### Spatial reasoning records

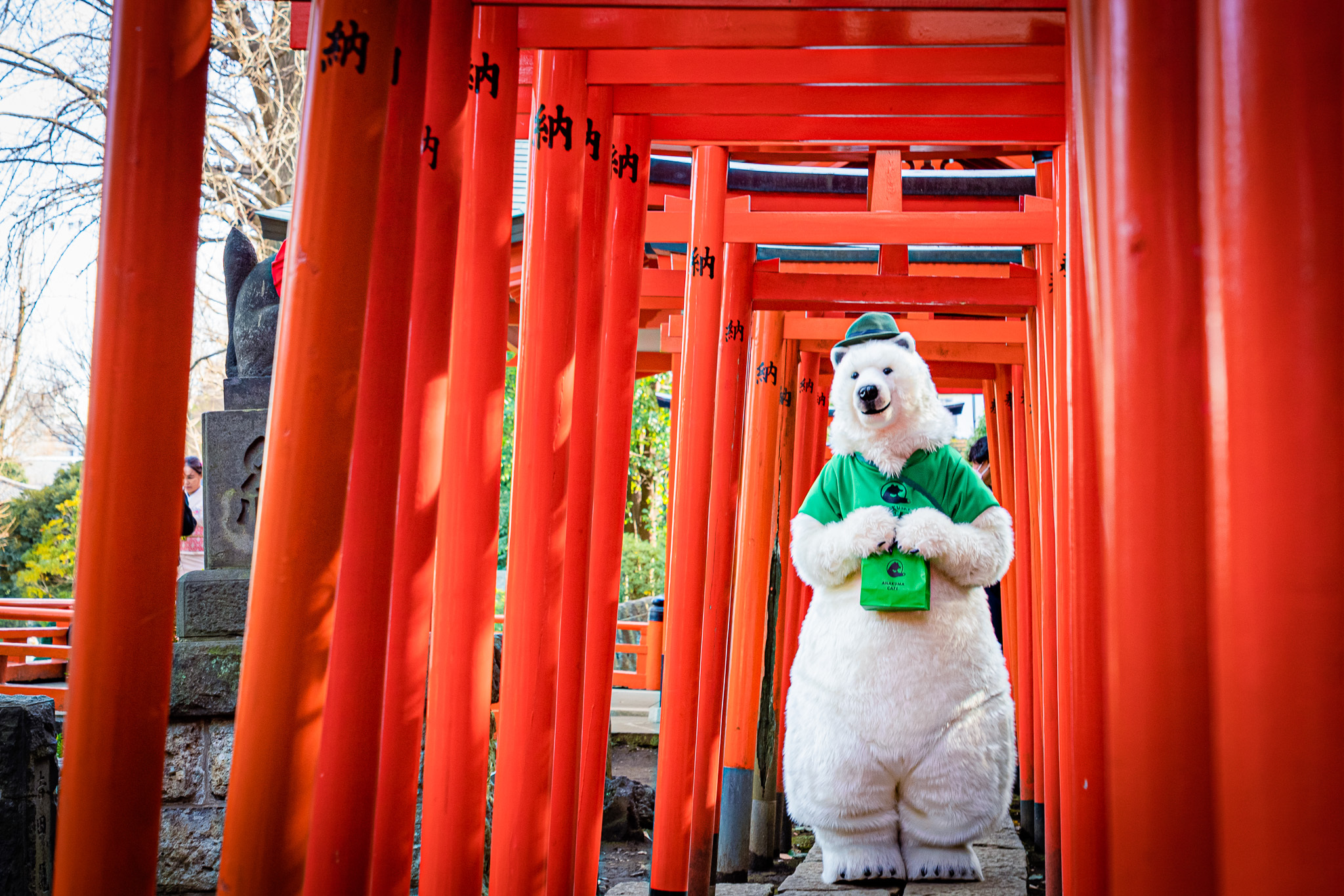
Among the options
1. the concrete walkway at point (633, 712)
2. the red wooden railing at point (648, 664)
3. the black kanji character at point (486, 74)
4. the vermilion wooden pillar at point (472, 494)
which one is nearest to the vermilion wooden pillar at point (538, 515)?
the vermilion wooden pillar at point (472, 494)

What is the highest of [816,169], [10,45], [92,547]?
[10,45]

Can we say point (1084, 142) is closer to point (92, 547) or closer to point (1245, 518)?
point (1245, 518)

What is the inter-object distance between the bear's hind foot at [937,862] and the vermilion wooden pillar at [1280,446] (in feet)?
10.3

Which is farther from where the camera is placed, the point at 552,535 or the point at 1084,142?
the point at 552,535

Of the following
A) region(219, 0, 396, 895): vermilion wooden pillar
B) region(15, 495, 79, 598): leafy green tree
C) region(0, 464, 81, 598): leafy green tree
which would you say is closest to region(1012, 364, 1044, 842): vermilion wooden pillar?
region(219, 0, 396, 895): vermilion wooden pillar

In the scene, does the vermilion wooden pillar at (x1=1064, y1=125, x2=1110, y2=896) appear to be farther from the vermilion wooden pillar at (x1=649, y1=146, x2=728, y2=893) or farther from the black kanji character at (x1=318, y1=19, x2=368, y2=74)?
the vermilion wooden pillar at (x1=649, y1=146, x2=728, y2=893)

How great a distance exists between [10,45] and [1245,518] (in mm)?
12452

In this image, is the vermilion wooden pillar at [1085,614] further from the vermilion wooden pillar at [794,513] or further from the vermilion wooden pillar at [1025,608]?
the vermilion wooden pillar at [1025,608]

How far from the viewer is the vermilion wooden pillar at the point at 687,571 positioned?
3.57m

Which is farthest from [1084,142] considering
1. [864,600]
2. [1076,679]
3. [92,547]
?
[864,600]

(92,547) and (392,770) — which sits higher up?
(92,547)

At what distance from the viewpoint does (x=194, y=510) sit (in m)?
6.87

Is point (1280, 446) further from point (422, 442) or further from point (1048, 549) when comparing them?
point (1048, 549)

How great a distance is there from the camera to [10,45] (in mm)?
10484
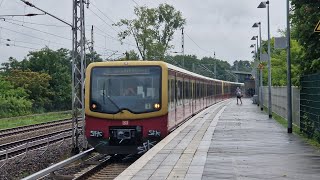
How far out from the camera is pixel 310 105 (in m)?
16.8

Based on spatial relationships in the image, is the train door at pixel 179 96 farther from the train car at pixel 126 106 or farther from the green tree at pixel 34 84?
the green tree at pixel 34 84

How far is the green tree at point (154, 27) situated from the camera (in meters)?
63.0

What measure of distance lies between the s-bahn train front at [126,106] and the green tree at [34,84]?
43842mm

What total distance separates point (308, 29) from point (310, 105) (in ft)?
7.56

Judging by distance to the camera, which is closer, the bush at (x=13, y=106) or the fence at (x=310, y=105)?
the fence at (x=310, y=105)

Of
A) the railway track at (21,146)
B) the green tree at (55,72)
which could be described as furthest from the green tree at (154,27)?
the railway track at (21,146)

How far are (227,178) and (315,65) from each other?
26.2ft

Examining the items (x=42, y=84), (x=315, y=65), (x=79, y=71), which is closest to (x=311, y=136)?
(x=315, y=65)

### WORK TO COMPLETE
Please set down each line of the data above exactly as written, without the pictures.

### WRITTEN ANSWER
Among the options
1. the concrete walkway at point (633, 712)
2. the red wooden railing at point (648, 664)
3. the black kanji character at point (486, 74)
4. the vermilion wooden pillar at point (472, 494)
which one is nearest to the vermilion wooden pillar at point (538, 515)?
the vermilion wooden pillar at point (472, 494)

What is the highest of [816,169], [10,45], [92,547]?
[10,45]

Can we say point (1084, 142) is closer to point (92, 547) or closer to point (1245, 518)?
point (1245, 518)

What is the inter-object distance between the bear's hind foot at [937,862] and the vermilion wooden pillar at [1280,446] (in feet)?
10.3

Which is farther from where the camera is placed, the point at 552,535 or the point at 1084,142?
the point at 552,535

Of the following
A) region(219, 0, 396, 895): vermilion wooden pillar
B) region(15, 495, 79, 598): leafy green tree
C) region(0, 464, 81, 598): leafy green tree
which would you say is closest to region(1012, 364, 1044, 842): vermilion wooden pillar?
region(219, 0, 396, 895): vermilion wooden pillar

In the scene, does the vermilion wooden pillar at (x1=1064, y1=125, x2=1110, y2=896) appear to be farther from the vermilion wooden pillar at (x1=649, y1=146, x2=728, y2=893) or farther from the black kanji character at (x1=318, y1=19, x2=368, y2=74)?
the vermilion wooden pillar at (x1=649, y1=146, x2=728, y2=893)

How great a distance exists between [10,45] and [1245,518] (in mm)?
12452

In this image, is the vermilion wooden pillar at [1085,614] further from the vermilion wooden pillar at [794,513] or further from the vermilion wooden pillar at [1025,608]?
the vermilion wooden pillar at [1025,608]

How far from the viewer is the vermilion wooden pillar at the point at 687,571 positioned?
3.57m

Which is farthest from [1084,142] considering
1. [864,600]
2. [1076,679]
3. [92,547]
?
[864,600]

(92,547) and (392,770) — which sits higher up?
(92,547)

At what distance from the viewpoint does (x=194, y=510) sit (in m)?
6.87

Is point (1280, 446) further from point (422, 442) or further from point (1048, 549) when comparing them?
point (1048, 549)

How great a distance is there from the camera to [10,45] (in mm)?
10484
How far out from the camera is pixel 310 105 (in m)?
16.8

Based on spatial relationships in the image, is the train door at pixel 179 96 farther from the train car at pixel 126 106 or farther from the green tree at pixel 34 84?
the green tree at pixel 34 84

How far is the green tree at point (154, 27) situated from the camera (in meters)?
63.0

What measure of distance lies between the s-bahn train front at [126,106] and the green tree at [34,84]?
43842mm

What total distance separates point (308, 29) from point (310, 105) (in ft)?
7.56

Judging by distance to the camera, which is closer, the bush at (x=13, y=106) or the fence at (x=310, y=105)?
the fence at (x=310, y=105)

Of
A) the railway track at (21,146)
B) the green tree at (55,72)
which could be described as furthest from the green tree at (154,27)?
the railway track at (21,146)

How far are (227,178) and (315,65) from each other?
26.2ft

Examining the items (x=42, y=84), (x=315, y=65), (x=79, y=71), which is closest to (x=311, y=136)?
(x=315, y=65)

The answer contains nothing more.